On notera qu’il y a là un choix politique préalable ; le Gouvernement ne souhaite pas voir trancher telle ou telle hypothèse alternative (tels qu’un transfert partiel de l’aéroport ou un réaménagement des installations existantes) mais le projet en cours de réalisation, tel qu’il est l’objet de contrats signés, dans sa globalité.
Si sur le plan de la régularité administrative, la solution rendue par le Conseil d’État ne peut qu’être approuvée compte tenu de la loi « Macron » et de l’ordonnance du 21 avril 2016, elle ne peut que susciter les plus grandes réserves sur le plan de la gestion administrative.
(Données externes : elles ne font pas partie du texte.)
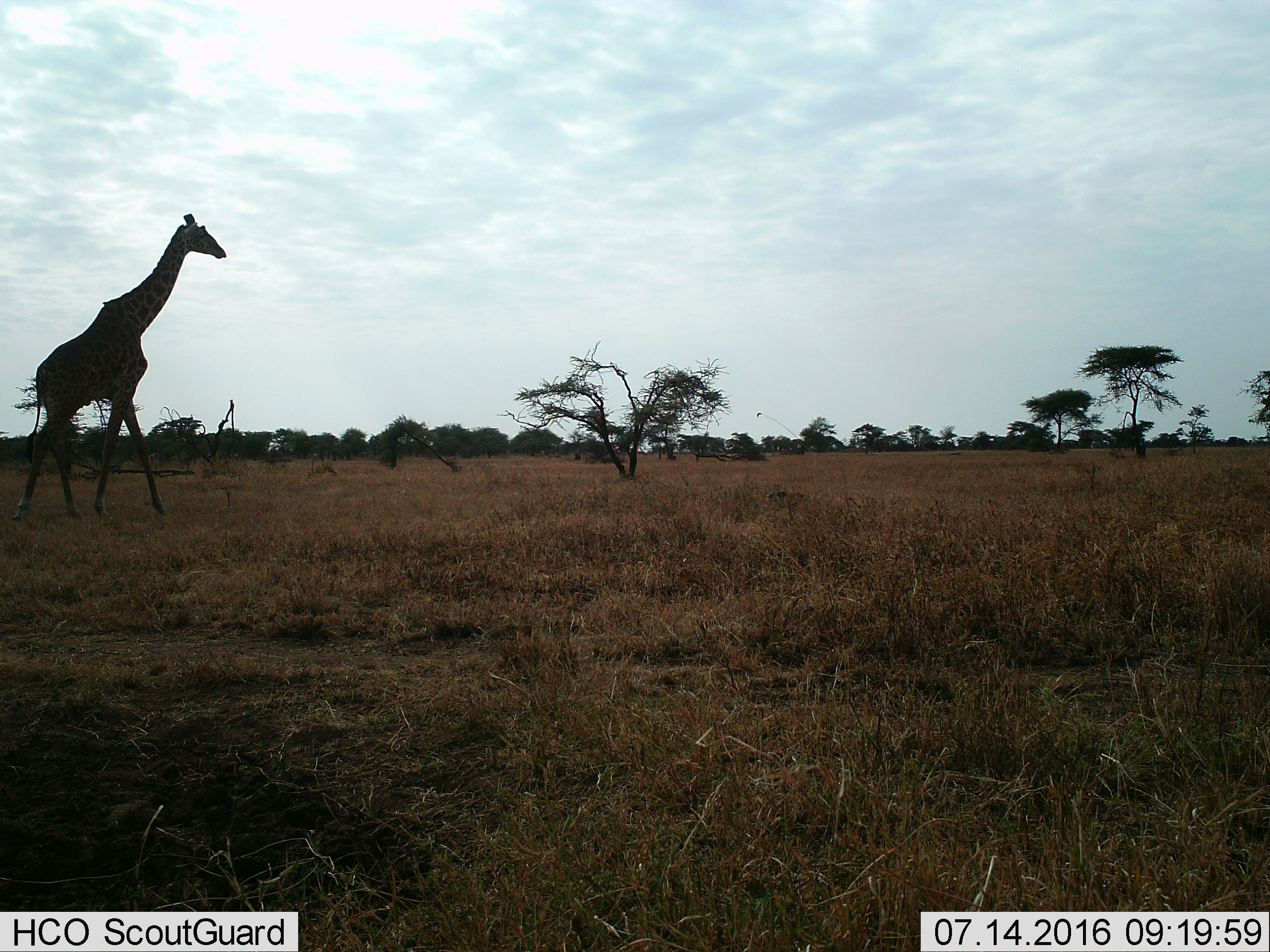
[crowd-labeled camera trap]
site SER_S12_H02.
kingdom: Animalia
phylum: Chordata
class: Mammalia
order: Artiodactyla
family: Giraffidae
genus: Giraffa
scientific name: Giraffa camelopardalis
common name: giraffe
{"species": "giraffe (Giraffa camelopardalis)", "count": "1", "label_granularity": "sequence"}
En effet, le choix de réaliser un nouvel aéroport à Notre-Dame-des-Landes a été formalisé à la suite de débats publics organisés par une Commission particulière du débat public (Cf. <http://cpdp.debatpublic.fr/cpdp-aeroport-ndl/sommaire.htm>). Des enquêtes publiques (au titre de l’acte déclaratif d’utilité publique, au titre de la loi sur l’eau et au titre des réglementations d’urbanisme) ont été également menées en 2006. Un appel public à la concurrence a été publié et à l’issue de la procédure applicable, des contrats ont été signés avec divers opérateurs privés.
Il apparaît donc particulièrement incongru qu’un tel « référendum » n’intervienne qu’après la conclusion des contrats –et donc en fin de chaîne décisionnelle- sauf à ce que le pouvoir politique ne recherche un « alibi » pour fonder la rupture unilatérale des convention et pouvoir ainsi se justifier des lourdes pénalités et indemnités qui seront versées de ce fait. Nul doute que la Cour des comptes examinera ceci avec la plus grande attention quant à la gouvernance publique et la bonne utilisation des deniers publics.